### What is expected
Write every entry out again, exactly as given.

Extracted data entries:
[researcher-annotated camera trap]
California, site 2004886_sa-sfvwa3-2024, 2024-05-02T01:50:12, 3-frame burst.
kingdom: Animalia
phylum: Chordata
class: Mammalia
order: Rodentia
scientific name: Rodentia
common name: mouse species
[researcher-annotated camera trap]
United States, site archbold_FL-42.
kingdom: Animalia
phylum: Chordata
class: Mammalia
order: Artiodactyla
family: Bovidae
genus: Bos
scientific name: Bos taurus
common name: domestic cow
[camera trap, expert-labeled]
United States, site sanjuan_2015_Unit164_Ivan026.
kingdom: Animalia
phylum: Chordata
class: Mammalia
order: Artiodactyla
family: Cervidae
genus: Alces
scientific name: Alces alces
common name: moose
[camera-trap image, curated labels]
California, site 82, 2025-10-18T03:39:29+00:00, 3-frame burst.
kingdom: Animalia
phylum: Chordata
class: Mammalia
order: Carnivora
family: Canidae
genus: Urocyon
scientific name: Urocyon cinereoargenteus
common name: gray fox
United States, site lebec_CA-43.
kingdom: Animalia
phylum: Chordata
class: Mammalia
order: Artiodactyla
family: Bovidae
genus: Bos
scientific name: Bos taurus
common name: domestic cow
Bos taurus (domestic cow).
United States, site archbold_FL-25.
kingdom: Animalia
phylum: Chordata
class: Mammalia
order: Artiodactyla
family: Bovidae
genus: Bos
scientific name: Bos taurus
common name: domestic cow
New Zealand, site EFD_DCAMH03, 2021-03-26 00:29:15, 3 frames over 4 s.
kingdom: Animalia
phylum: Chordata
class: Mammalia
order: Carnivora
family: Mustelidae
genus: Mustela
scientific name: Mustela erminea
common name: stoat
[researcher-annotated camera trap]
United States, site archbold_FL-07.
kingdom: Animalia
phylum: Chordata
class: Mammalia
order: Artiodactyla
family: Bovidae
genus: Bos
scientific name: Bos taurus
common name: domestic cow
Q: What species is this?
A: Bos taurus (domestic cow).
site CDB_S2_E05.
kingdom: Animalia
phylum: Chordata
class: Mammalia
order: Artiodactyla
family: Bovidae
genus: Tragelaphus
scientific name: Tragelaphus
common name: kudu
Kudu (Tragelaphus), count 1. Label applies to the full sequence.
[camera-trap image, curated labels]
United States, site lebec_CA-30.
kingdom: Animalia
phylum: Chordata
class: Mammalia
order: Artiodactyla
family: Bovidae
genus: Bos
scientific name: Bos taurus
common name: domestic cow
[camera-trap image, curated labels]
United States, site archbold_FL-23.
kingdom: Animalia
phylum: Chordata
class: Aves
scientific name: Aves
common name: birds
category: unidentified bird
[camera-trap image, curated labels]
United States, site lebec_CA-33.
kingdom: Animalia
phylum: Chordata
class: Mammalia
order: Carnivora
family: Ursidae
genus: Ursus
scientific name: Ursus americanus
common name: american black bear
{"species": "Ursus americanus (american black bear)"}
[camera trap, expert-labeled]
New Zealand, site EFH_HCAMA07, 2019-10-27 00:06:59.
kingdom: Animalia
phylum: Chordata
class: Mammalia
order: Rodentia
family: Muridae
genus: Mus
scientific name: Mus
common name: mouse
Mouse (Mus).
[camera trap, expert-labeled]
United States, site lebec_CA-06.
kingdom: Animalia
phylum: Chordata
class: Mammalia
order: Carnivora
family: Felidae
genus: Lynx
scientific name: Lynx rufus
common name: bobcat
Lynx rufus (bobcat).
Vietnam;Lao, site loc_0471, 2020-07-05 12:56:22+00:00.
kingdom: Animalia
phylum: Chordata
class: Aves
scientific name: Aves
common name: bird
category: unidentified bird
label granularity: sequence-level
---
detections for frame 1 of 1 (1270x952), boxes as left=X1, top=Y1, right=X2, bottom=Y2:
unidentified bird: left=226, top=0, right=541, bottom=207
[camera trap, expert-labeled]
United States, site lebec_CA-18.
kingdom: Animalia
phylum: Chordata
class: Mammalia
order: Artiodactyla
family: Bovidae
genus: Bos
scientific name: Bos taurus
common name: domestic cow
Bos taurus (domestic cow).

### Exercise output
[researcher-annotated camera trap]
California, site 2004886_sa-sfvwa3-2024, 2024-05-02T01:50:12, 3-frame burst.
kingdom: Animalia
phylum: Chordata
class: Mammalia
order: Rodentia
scientific name: Rodentia
common name: mouse species
[researcher-annotated camera trap]
United States, site archbold_FL-42.
kingdom: Animalia
phylum: Chordata
class: Mammalia
order: Artiodactyla
family: Bovidae
genus: Bos
scientific name: Bos taurus
common name: domestic cow
[camera trap, expert-labeled]
United States, site sanjuan_2015_Unit164_Ivan026.
kingdom: Animalia
phylum: Chordata
class: Mammalia
order: Artiodactyla
family: Cervidae
genus: Alces
scientific name: Alces alces
common name: moose
[camera-trap image, curated labels]
California, site 82, 2025-10-18T03:39:29+00:00, 3-frame burst.
kingdom: Animalia
phylum: Chordata
class: Mammalia
order: Carnivora
family: Canidae
genus: Urocyon
scientific name: Urocyon cinereoargenteus
common name: gray fox
United States, site lebec_CA-43.
kingdom: Animalia
phylum: Chordata
class: Mammalia
order: Artiodactyla
family: Bovidae
genus: Bos
scientific name: Bos taurus
common name: domestic cow
Bos taurus (domestic cow).
United States, site archbold_FL-25.
kingdom: Animalia
phylum: Chordata
class: Mammalia
order: Artiodactyla
family: Bovidae
genus: Bos
scientific name: Bos taurus
common name: domestic cow
New Zealand, site EFD_DCAMH03, 2021-03-26 00:29:15, 3 frames over 4 s.
kingdom: Animalia
phylum: Chordata
class: Mammalia
order: Carnivora
family: Mustelidae
genus: Mustela
scientific name: Mustela erminea
common name: stoat
[researcher-annotated camera trap]
United States, site archbold_FL-07.
kingdom: Animalia
phylum: Chordata
class: Mammalia
order: Artiodactyla
family: Bovidae
genus: Bos
scientific name: Bos taurus
common name: domestic cow
Q: What species is this?
A: Bos taurus (domestic cow).
site CDB_S2_E05.
kingdom: Animalia
phylum: Chordata
class: Mammalia
order: Artiodactyla
family: Bovidae
genus: Tragelaphus
scientific name: Tragelaphus
common name: kudu
Kudu (Tragelaphus), count 1. Label applies to the full sequence.
[camera-trap image, curated labels]
United States, site lebec_CA-30.
kingdom: Animalia
phylum: Chordata
class: Mammalia
order: Artiodactyla
family: Bovidae
genus: Bos
scientific name: Bos taurus
common name: domestic cow
[camera-trap image, curated labels]
United States, site archbold_FL-23.
kingdom: Animalia
phylum: Chordata
class: Aves
scientific name: Aves
common name: birds
category: unidentified bird
[camera-trap image, curated labels]
United States, site lebec_CA-33.
kingdom: Animalia
phylum: Chordata
class: Mammalia
order: Carnivora
family: Ursidae
genus: Ursus
scientific name: Ursus americanus
common name: american black bear
{"species": "Ursus americanus (american black bear)"}
[camera trap, expert-labeled]
New Zealand, site EFH_HCAMA07, 2019-10-27 00:06:59.
kingdom: Animalia
phylum: Chordata
class: Mammalia
order: Rodentia
family: Muridae
genus: Mus
scientific name: Mus
common name: mouse
Mouse (Mus).
[camera trap, expert-labeled]
United States, site lebec_CA-06.
kingdom: Animalia
phylum: Chordata
class: Mammalia
order: Carnivora
family: Felidae
genus: Lynx
scientific name: Lynx rufus
common name: bobcat
Lynx rufus (bobcat).
Vietnam;Lao, site loc_0471, 2020-07-05 12:56:22+00:00.
kingdom: Animalia
phylum: Chordata
class: Aves
scientific name: Aves
common name: bird
category: unidentified bird
label granularity: sequence-level
---
detections for frame 1 of 1 (1270x952), boxes as left=X1, top=Y1, right=X2, bottom=Y2:
unidentified bird: left=226, top=0, right=541, bottom=207
[camera trap, expert-labeled]
United States, site lebec_CA-18.
kingdom: Animalia
phylum: Chordata
class: Mammalia
order: Artiodactyla
family: Bovidae
genus: Bos
scientific name: Bos taurus
common name: domestic cow
Bos taurus (domestic cow).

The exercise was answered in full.